ザ・タイガースとしてデビュー直後の岸部(写真提供=(株)アン・ヌフ)
ザ・タイガースとしてデビュー直後の岸部(写真提供=(株)アン・ヌフ)

 ここで、ちょっとした新情報をひとつ。

「住んでいたのは1年ほどね。二人で3畳一間みたいなところを3部屋借りたんですよ」と岸部。

 3部屋? ずっと「5人で2部屋」と伝わっていますけれど?

「3部屋。僕は瞳と相部屋で、沢田は森本と。で、加橋かつみは一人。それでもかつみは時々、母親のいる実家に帰っちゃったりする。やっぱり共同で二人部屋とか、かつみにはしんどかったのかもわからない」

 東京行きが決まると、京都の四条花見小路にある旅館で、メンバーの親も同席して渡辺プロとの契約書にサインした。親側のまとめ役は職業軍人だった岸部の父親が買って出た。66年11月。5人の若者の姿は、開業間もない新幹線の車内にあった。

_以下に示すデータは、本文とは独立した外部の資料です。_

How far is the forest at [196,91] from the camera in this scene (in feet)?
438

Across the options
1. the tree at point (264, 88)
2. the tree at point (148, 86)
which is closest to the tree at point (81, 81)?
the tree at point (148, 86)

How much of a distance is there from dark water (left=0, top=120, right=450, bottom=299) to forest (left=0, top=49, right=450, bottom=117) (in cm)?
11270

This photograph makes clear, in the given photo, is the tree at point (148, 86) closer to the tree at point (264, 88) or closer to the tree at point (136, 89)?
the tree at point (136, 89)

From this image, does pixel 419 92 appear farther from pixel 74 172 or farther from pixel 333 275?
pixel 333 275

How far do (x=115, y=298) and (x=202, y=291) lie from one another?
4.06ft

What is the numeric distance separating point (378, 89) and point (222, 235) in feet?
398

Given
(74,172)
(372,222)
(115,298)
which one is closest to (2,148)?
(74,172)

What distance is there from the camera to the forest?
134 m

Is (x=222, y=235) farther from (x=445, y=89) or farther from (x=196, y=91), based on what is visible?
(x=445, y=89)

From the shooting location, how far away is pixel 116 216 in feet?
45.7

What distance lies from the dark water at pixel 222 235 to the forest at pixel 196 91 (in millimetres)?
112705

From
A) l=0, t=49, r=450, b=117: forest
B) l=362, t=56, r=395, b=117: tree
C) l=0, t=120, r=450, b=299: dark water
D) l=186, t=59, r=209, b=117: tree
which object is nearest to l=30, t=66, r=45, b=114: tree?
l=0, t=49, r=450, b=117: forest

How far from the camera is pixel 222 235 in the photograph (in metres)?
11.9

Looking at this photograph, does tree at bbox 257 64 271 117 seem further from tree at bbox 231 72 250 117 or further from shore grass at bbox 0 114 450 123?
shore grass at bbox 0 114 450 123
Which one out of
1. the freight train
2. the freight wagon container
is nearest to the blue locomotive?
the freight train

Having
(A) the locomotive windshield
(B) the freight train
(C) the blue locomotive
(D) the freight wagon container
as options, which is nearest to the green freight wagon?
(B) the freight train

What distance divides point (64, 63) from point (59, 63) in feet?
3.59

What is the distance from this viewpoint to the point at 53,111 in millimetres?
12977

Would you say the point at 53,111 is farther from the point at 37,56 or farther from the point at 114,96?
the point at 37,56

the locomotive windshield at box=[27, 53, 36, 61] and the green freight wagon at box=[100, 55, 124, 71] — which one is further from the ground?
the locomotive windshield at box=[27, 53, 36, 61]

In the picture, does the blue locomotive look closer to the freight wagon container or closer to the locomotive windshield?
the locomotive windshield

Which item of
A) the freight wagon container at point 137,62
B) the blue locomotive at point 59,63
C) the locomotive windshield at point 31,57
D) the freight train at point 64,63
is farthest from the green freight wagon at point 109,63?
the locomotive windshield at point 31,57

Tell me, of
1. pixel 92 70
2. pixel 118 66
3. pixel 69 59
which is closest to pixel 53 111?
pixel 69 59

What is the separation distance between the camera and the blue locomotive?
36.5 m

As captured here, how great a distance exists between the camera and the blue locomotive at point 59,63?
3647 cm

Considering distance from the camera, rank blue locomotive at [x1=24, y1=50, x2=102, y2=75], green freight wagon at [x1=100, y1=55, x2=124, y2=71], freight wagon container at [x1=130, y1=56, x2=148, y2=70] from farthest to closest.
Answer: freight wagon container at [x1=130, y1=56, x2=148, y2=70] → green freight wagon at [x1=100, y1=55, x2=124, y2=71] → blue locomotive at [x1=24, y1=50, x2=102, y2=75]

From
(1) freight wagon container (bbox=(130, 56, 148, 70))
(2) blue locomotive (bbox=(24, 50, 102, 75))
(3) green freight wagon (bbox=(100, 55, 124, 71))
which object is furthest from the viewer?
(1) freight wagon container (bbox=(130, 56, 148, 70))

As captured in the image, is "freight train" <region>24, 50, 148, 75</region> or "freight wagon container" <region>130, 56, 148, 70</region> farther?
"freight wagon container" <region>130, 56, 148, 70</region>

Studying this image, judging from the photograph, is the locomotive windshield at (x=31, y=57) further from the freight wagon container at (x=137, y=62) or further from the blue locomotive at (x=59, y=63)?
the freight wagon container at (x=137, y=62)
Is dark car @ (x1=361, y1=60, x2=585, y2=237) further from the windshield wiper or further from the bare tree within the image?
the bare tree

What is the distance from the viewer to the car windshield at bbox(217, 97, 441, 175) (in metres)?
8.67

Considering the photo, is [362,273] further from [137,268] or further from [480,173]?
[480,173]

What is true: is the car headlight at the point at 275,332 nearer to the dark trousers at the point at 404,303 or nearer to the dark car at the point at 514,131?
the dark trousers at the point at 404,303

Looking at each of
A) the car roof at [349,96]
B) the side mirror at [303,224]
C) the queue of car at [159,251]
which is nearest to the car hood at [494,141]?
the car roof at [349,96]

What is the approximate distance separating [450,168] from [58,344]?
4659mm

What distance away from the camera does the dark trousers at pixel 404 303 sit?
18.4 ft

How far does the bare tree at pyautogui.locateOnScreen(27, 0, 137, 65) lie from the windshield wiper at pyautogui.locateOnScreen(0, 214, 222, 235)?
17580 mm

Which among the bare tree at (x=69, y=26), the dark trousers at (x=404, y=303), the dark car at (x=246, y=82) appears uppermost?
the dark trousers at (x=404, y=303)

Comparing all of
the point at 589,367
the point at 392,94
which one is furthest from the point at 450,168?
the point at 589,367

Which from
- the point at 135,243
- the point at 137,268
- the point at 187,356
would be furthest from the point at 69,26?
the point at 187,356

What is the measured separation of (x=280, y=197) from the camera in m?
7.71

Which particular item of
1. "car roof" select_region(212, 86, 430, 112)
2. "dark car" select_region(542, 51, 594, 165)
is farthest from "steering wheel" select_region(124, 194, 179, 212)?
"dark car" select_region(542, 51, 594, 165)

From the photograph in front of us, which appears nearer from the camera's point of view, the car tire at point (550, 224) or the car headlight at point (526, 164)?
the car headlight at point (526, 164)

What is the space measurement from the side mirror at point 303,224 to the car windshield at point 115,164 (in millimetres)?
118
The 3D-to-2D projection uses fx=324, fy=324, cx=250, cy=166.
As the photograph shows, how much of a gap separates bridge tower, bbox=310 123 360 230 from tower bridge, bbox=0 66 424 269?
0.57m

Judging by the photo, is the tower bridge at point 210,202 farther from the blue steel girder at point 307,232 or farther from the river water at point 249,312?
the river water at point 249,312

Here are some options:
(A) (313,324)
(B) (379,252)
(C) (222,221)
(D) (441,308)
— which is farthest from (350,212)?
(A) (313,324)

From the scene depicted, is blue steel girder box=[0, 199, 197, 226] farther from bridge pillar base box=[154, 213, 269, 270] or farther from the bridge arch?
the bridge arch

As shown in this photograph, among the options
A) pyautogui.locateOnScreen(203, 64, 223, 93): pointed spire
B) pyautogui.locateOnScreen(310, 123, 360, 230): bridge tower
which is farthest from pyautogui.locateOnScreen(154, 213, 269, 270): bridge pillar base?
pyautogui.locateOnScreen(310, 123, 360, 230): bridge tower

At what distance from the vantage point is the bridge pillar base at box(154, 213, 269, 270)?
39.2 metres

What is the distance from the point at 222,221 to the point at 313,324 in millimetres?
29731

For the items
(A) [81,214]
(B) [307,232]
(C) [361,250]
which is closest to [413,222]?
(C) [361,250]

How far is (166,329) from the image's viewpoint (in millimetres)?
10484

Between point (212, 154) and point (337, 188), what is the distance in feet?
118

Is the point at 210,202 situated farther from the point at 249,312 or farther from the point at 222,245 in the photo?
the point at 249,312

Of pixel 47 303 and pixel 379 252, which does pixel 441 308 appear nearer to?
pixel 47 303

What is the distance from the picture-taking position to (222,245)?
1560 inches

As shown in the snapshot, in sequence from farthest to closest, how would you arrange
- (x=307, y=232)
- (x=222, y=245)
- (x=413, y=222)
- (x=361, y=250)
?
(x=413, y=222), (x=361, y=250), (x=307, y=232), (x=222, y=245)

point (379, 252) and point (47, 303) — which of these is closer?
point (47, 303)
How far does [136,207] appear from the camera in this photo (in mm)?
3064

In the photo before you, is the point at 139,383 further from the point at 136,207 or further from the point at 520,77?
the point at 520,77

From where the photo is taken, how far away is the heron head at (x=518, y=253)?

 彼らの人生は東京で一変する。作曲家すぎやまこういちの一声でザ・タイガースと改名し、翌年1月に日劇ウエスタンカーニバルに初登場すると、新宿「ACB」、池袋「ドラム」、上野「テネシー」など都内のジャズ喫茶は連日満員に。2月に出したデビュー曲「僕のマリー」の売れ行きは最初こそ凪だったが、セカンドシングル「シーサイド・バウンド」で人気は爆発する。68年1月のウエスタンカーニバル出演時には、ブルー・コメッツ、ザ・スパイダースら並み居る人気バンドの中でも一頭地を抜く存在となっていた。

「ようやくどうにか一番になったという感じでしたね」。後に沢田は自叙伝『我が名は、ジュリー』で語っている。

 上京してわずか1年。飛行機での移動では空港に専用の出入り口が用意され、車で走れば警察車両が先導し、発車時刻に遅刻しそうな時はマネジャーが新幹線さえ止めさせた。

「いきなり、19やハタチで何もかも特別扱いになった。ちょっとやっぱり、生意気になってたでしょうね」

■GSブームと70年安保闘争

 岸部は嵐のような日々を述懐する。住む場所も合宿生活を送った千歳烏山の一軒家から四谷左門町、目黒の池尻大橋と、自宅に押し掛けるファンから逃れるように引っ越しが続いた。ベルベットのジャケットにフリルのブラウス、バレエダンサーのような白いタイツ風の衣装も着た。